Three minutes later he was back to ask how everything was. He used the question to lick Clee’s jugs with his doglike eyes.

“That waiter was way out of line,” I said after he left. This accidentally came out in a low, brusque voice, Phillip’s voice. It was a subtle thing; Carl didn’t notice. But Clee cocked her head, blinking. She shot her hand into the air, signaling the waiter.

“I think there’s something wrong with my chair.”

“Oh no,” he said, stricken.

“Yeah, I think it’s snagged my dress.” She stood up and the waiter examined the chair.

“I don’t see anything, but let me get a new chair.”

“Are you sure? Is there a snag on my dress?”

The waiter paused and then cautiously leaned down and studied Clee’s derriere.

She turned and smirked at him and his sly goatee came to the fore; their energies interlocked like a handshake, an agreement to have intercourse very soon.

“I’m Keith,” he said.

“Hi, Keith.”

I put my glass down with a bang and Keith and Clee exchanged looks of pretend fear. He thought I was her mother. He didn’t have enough experience to guess I might be stiff and shaking with violence. How shocked he would be when I bent her over the dinner table, pushed up her dress, and jimmied my member into her tight pucker. I’d thrust with both hands high in the air, showing everyone in the restaurant, including the chefs and sous-chefs and busboys and waiters, showing all of them I was not her mother.

With each course they grew more comfortable with each other’s bodies. He recited the dessert selections while giving her a shoulder massage.

“Do you know him?” Carl asked, confused.

“His name’s Keith,” she said.

But when Keith followed Clee out the door and asked for her number she said, “Why don’t you give me yours?”

She was silent on the ride home.

And the moment I shut the front door, she grabbed my hair and jerked my head back. A silly gasping noise escaped me. No scenario; she was fighting the old way. It took a moment to reorganize—to switch places with her and become Phillip. He shoved her against the wall. Yes. It had been a while since we’d given it any gusto; this was just the release I needed. She deserved it for her loose behavior. She slapped my breasts around, something she had never done before and not part of any simulation I had watched. It took a lot of concentration to experience what hitting hers would feel like. Maybe because of this I had an aggressive or manly facial expression, I don’t know. I don’t know what she saw.

“What are you doing?” she said, stepping back.

“Nothing.”

She took a few heavy breaths. “You’re thinking shit stuff.”

“No I’m not,” I said quickly.

“Yes you were. You were shitting on me. Shitting on my face or something.”

While I totally wasn’t, in general terms I guessed I was. I guessed I had been shitting on her unceasingly for the last month. She was waiting for me to say something—to explain, to defend myself.

“It wasn’t”—I was loath to say the word—“shit.”

“Shit, piss, cum, whatever. It was all over my—” She gestured to her face, hair, bosom. “Right?
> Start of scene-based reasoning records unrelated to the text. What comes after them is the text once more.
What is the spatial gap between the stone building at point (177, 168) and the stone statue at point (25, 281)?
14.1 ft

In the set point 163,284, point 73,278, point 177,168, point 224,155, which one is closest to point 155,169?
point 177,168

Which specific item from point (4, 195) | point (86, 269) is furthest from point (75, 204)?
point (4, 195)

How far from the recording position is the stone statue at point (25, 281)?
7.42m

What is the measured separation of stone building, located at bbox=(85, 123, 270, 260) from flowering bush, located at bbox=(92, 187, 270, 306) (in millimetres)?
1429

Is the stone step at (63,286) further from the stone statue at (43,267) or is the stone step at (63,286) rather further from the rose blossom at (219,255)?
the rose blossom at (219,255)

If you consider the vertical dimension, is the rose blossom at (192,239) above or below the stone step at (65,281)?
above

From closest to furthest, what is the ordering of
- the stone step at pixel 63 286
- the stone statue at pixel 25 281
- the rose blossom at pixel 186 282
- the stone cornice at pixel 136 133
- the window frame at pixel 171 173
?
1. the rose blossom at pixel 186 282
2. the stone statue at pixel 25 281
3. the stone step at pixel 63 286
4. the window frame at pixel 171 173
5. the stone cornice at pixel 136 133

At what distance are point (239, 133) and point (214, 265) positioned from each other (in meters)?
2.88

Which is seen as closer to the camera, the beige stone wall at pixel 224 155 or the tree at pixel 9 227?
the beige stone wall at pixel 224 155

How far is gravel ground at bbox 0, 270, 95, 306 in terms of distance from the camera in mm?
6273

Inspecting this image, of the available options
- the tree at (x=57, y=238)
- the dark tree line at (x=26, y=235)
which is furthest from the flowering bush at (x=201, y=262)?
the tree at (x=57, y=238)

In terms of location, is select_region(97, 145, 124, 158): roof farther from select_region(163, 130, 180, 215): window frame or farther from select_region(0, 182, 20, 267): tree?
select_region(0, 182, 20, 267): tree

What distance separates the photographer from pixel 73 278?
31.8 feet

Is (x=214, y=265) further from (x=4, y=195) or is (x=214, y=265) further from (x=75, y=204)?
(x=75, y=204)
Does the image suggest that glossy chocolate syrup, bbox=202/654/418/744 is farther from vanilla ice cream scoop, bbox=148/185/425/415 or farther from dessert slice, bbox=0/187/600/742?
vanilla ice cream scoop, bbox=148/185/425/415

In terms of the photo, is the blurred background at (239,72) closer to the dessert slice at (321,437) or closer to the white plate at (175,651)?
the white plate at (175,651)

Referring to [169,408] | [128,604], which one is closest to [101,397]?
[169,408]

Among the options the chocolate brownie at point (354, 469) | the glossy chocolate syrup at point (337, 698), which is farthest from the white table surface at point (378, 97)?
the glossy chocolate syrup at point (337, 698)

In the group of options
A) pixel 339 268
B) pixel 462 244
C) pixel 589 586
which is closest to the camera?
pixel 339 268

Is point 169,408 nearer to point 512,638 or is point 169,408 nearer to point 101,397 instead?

Am I right?”

“I’m sorry,” I said.

She looked utterly betrayed, as betrayed as the most betrayed person in Shakespeare.

“I thought
you
, of all people, would”—her voice dropped to a whisper—“know how to be nice.”

“I’m really sorry.”

“Do you know how many times this has happened to me?” She pointed to her face as if she was actually covered in something.
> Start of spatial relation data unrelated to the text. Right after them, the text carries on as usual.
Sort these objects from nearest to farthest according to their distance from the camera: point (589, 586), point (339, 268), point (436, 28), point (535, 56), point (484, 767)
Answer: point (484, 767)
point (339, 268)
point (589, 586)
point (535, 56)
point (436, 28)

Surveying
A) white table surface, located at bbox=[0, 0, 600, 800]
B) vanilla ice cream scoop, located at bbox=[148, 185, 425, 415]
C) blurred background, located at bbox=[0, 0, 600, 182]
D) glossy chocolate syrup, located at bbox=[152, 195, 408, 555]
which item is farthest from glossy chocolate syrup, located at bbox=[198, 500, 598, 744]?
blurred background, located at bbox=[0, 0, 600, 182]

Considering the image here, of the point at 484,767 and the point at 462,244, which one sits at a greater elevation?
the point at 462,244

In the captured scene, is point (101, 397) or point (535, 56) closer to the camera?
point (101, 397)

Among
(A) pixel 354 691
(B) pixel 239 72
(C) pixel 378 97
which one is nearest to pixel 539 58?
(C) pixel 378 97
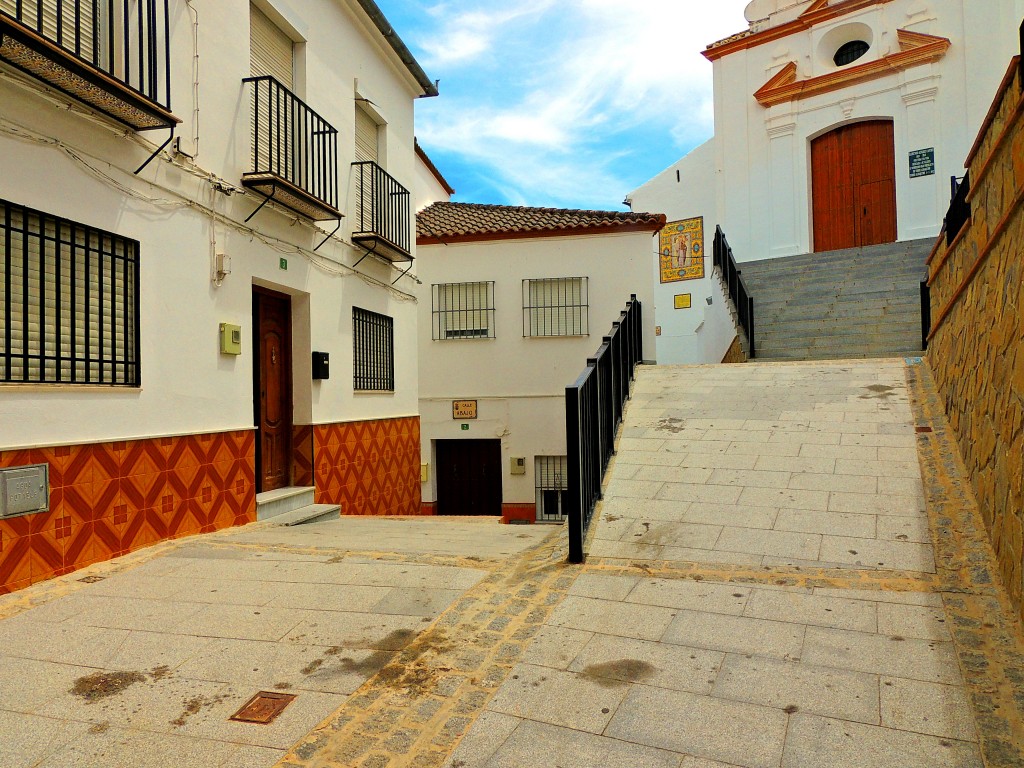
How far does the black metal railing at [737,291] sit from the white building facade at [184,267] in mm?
5726

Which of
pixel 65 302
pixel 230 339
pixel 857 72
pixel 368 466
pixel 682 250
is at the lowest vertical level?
pixel 368 466

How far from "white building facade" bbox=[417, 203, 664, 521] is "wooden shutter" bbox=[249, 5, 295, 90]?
5.76m

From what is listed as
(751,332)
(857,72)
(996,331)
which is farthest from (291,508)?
(857,72)

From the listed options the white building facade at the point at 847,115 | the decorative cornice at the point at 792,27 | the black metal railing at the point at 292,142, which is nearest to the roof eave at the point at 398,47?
the black metal railing at the point at 292,142

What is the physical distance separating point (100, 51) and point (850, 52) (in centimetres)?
1501

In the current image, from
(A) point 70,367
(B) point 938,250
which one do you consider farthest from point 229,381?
(B) point 938,250

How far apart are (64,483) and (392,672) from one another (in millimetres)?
2697

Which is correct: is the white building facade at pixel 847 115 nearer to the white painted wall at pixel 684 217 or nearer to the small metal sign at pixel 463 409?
the white painted wall at pixel 684 217

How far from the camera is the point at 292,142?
684 cm

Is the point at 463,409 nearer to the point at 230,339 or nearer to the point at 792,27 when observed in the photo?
the point at 230,339

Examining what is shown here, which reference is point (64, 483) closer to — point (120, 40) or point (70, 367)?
point (70, 367)

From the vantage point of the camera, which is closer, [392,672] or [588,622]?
[392,672]

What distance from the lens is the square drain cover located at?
2516 millimetres

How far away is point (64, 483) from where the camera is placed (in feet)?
14.0
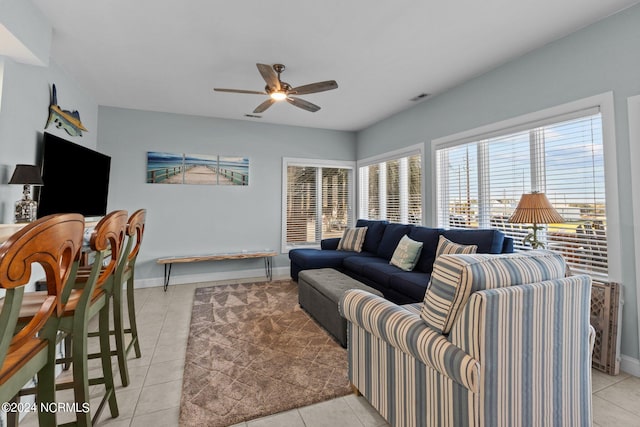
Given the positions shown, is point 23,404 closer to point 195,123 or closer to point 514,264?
point 514,264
I thought of different numbers—seventy-three, forty-nine, fifty.

“Always,” she said. “This always happens.”

She turned away, and because she had no room of her own she went into the bathroom, locking the door behind her.

The map of the world detached from the wall and slid noisily to the floor. I hung it back up slowly. Her feelings. I had hurt them. She had feelings and I had hurt them. I stared at the bathroom door, one hand against the wall to steady myself.